╭─ Supplied entries
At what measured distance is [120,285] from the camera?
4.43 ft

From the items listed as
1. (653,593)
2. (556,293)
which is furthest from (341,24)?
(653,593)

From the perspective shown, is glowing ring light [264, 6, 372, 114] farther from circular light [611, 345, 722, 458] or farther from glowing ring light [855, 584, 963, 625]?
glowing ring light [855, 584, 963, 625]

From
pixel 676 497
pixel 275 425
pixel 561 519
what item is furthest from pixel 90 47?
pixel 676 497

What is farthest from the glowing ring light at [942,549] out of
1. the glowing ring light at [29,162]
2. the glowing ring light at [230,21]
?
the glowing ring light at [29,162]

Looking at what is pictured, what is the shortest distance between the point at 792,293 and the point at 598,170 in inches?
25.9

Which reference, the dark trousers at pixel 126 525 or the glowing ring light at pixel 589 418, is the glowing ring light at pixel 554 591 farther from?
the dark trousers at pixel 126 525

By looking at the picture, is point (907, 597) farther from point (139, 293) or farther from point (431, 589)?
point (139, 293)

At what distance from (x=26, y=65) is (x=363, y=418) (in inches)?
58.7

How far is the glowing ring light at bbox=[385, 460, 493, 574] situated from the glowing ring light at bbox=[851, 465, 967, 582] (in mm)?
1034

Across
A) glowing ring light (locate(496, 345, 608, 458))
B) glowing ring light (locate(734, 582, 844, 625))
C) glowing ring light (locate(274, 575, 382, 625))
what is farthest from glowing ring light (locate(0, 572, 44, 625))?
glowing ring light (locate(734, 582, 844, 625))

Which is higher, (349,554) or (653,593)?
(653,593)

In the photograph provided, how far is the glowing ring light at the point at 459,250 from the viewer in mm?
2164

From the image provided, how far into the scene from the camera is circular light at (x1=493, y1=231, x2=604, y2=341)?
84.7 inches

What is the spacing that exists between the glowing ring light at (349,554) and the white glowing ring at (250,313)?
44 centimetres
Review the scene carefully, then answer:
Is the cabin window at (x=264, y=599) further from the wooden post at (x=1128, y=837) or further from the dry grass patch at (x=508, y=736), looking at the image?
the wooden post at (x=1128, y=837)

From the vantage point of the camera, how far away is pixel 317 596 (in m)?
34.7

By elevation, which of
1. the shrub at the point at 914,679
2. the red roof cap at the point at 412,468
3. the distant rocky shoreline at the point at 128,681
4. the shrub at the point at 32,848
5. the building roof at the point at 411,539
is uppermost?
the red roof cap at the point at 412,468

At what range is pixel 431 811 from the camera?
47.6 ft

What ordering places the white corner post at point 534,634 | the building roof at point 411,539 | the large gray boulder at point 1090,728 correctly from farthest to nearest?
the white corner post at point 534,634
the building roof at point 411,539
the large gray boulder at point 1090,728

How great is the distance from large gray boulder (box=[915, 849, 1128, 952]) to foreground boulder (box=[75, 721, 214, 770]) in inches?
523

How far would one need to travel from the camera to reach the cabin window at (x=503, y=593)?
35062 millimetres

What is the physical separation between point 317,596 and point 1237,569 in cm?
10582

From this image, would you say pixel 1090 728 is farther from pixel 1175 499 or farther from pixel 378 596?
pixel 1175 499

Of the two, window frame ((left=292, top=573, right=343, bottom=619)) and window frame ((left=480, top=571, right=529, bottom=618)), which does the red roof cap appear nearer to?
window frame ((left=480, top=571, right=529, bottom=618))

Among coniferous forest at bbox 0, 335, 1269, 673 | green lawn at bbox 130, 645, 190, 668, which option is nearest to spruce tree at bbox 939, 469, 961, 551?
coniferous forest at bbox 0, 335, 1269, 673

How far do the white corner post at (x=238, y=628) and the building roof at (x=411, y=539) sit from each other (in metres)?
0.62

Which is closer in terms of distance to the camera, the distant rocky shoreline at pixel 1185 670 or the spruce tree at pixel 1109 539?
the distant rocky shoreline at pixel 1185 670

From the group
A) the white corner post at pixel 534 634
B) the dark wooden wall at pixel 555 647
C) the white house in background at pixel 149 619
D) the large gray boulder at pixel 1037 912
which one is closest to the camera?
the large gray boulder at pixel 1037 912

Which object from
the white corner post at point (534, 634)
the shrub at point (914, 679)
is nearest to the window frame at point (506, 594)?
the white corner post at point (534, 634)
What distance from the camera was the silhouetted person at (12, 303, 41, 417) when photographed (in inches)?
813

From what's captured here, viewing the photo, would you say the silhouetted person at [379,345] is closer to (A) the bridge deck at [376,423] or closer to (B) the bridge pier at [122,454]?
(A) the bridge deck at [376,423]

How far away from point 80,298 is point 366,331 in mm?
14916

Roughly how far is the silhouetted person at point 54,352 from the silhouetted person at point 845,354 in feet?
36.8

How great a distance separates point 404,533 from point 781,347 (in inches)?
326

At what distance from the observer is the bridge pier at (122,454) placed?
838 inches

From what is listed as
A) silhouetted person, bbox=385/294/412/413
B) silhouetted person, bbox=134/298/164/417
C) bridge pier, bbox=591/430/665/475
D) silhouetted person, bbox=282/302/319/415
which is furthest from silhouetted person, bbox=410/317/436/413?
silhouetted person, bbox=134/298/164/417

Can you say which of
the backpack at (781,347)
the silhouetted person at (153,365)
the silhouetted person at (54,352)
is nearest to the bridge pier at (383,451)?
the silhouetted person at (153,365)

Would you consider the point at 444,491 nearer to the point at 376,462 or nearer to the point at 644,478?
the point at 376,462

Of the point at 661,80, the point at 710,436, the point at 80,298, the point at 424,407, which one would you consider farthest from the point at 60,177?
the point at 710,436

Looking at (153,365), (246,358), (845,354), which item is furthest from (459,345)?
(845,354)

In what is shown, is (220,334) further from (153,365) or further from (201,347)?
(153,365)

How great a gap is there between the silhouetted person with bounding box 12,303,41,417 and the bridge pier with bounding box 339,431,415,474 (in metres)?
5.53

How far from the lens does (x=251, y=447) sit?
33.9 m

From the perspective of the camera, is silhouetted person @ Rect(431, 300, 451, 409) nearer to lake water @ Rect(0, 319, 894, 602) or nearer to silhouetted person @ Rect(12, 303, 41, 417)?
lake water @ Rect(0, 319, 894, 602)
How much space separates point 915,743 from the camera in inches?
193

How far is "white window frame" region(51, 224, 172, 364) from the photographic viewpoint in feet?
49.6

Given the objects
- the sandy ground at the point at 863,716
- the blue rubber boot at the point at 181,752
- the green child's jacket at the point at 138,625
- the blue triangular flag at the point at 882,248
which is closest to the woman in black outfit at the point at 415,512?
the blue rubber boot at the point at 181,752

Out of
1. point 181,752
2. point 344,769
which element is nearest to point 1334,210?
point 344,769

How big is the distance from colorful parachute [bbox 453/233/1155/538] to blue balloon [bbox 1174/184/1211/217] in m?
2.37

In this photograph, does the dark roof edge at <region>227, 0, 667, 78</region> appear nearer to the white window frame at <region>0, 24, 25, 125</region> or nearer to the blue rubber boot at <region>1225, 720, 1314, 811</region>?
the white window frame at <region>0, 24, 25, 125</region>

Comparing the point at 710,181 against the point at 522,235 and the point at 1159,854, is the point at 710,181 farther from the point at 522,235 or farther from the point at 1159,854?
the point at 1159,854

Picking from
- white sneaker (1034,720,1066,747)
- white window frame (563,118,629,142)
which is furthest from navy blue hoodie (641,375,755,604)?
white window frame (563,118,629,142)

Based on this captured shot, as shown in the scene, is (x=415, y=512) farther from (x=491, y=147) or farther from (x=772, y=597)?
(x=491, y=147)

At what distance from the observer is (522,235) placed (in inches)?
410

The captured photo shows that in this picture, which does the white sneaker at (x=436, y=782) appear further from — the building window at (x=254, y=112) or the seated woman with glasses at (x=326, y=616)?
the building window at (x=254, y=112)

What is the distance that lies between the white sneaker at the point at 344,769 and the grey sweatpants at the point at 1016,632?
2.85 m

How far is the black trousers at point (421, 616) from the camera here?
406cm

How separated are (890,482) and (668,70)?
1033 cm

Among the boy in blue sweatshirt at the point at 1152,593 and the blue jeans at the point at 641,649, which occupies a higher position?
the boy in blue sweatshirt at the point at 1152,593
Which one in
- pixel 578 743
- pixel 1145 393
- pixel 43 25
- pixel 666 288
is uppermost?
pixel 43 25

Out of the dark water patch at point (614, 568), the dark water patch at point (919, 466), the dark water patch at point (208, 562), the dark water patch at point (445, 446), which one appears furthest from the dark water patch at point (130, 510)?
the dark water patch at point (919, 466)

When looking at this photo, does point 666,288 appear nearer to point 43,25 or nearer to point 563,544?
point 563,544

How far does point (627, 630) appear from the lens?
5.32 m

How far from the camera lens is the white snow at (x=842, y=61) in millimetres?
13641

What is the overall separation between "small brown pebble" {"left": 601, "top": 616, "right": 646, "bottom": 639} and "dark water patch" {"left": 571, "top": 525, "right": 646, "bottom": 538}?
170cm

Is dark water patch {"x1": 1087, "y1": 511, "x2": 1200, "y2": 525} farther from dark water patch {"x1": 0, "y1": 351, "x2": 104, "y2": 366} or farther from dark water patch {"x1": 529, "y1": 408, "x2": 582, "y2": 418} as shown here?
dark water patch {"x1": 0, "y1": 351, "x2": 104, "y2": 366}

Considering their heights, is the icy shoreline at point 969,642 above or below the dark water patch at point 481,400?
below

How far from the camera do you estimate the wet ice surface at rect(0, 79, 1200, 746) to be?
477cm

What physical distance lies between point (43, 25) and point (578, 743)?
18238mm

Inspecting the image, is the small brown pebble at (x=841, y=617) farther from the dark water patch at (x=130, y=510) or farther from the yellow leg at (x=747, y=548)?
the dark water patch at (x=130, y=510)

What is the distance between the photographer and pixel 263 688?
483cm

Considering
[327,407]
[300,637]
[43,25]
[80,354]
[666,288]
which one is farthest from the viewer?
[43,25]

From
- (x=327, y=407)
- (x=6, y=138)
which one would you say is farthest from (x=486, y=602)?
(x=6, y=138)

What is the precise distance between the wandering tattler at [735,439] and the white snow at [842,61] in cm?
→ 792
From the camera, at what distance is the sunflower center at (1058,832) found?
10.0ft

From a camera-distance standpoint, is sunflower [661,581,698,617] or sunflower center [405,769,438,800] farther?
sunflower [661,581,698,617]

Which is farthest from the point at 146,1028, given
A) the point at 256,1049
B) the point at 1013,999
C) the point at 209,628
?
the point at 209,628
╰─
Problem: Reproduce everything from the line that contains "From the camera, at" down to the final line, substituting "flower center" for each occurrence of "sunflower center" and leaving all other text unchanged.

Output of the task:
From the camera, at what distance is the flower center at (1058,832) found?
10.0ft

From a camera-distance standpoint, is sunflower [661,581,698,617] or flower center [405,769,438,800] farther?
sunflower [661,581,698,617]

Which is farthest from the point at 146,1028, given
A) the point at 256,1049
B) the point at 1013,999
C) the point at 209,628
?
the point at 209,628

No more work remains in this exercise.